## YOUR INSTRUCTIONS
Rescale the records below from the line containing "Among the objects" through the end of the records, inclusive, and give those lines again with their requests. In the answers only, multiply every number (coordinates and distances) by 1.4 and round it to its original number of decimal places, with halves rounded up.

## RECORDS TO PROCESS
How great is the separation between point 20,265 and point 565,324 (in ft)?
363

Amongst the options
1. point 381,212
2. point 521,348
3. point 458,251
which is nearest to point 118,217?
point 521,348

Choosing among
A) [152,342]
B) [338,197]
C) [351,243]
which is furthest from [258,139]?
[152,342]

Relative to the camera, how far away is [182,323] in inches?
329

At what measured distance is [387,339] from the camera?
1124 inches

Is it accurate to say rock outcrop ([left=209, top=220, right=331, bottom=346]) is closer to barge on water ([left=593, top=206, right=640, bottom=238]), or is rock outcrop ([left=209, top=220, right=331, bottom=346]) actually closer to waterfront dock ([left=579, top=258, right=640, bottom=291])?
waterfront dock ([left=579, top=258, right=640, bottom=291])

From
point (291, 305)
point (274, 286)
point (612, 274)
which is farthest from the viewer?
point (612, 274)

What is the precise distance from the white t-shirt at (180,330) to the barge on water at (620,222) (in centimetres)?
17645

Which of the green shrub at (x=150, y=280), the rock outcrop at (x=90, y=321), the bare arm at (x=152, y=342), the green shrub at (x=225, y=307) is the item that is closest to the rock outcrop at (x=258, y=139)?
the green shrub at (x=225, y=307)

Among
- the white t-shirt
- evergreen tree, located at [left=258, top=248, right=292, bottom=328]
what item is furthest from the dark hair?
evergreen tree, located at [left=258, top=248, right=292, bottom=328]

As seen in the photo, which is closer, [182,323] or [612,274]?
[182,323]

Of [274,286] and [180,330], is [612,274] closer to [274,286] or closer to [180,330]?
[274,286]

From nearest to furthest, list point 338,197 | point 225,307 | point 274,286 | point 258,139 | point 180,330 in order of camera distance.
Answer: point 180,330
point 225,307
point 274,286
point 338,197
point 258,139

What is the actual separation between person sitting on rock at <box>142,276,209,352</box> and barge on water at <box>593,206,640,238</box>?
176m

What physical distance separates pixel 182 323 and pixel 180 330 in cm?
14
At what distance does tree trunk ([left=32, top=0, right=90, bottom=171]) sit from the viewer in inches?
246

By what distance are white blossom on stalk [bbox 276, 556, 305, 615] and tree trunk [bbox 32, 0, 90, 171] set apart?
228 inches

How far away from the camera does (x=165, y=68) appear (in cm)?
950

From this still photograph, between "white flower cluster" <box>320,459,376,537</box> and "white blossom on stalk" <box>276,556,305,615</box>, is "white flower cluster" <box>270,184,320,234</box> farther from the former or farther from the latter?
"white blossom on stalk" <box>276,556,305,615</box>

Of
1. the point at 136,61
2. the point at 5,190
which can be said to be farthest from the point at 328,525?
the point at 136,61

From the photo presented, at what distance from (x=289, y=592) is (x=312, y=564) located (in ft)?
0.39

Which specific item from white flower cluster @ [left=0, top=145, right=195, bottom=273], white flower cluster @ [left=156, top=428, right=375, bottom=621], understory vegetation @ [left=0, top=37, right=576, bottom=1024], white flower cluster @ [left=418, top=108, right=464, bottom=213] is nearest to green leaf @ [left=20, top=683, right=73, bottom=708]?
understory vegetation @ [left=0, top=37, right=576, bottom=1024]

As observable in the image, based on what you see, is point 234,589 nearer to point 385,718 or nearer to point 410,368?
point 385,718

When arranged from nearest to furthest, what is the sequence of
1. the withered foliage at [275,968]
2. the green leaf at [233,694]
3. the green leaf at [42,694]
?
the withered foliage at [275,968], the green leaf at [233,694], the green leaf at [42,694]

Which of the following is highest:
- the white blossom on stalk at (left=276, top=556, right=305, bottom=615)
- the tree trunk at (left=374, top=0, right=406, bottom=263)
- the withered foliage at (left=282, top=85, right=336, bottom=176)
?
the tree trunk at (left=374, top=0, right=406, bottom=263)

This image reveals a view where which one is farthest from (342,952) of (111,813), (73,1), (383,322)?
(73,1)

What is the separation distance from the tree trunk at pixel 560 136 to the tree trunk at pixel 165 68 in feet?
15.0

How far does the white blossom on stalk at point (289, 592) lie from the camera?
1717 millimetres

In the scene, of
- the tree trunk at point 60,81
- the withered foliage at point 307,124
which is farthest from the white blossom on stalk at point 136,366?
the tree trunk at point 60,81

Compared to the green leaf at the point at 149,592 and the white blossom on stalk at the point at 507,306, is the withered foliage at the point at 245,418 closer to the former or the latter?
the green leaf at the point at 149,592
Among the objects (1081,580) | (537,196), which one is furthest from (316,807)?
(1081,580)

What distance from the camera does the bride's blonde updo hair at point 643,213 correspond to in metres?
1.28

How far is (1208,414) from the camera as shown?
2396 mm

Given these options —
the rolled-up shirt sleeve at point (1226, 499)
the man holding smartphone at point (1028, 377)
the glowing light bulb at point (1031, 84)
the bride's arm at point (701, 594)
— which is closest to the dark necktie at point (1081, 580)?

## COMPLETED EXERCISE
Among the objects (1081,580) | (537,196), which one is furthest from (316,807)?
(1513,812)

What distance from the camera does the bride's blonde updo hair at point 643,213 correspond to in metres?
1.79

How far is (1208,414) from the camera as shown?
3354 mm

Given these options —
the rolled-up shirt sleeve at point (1226, 499)
the man holding smartphone at point (1028, 377)
the glowing light bulb at point (1031, 84)
the bride's arm at point (701, 594)
— which is closest to the dark necktie at point (1081, 580)?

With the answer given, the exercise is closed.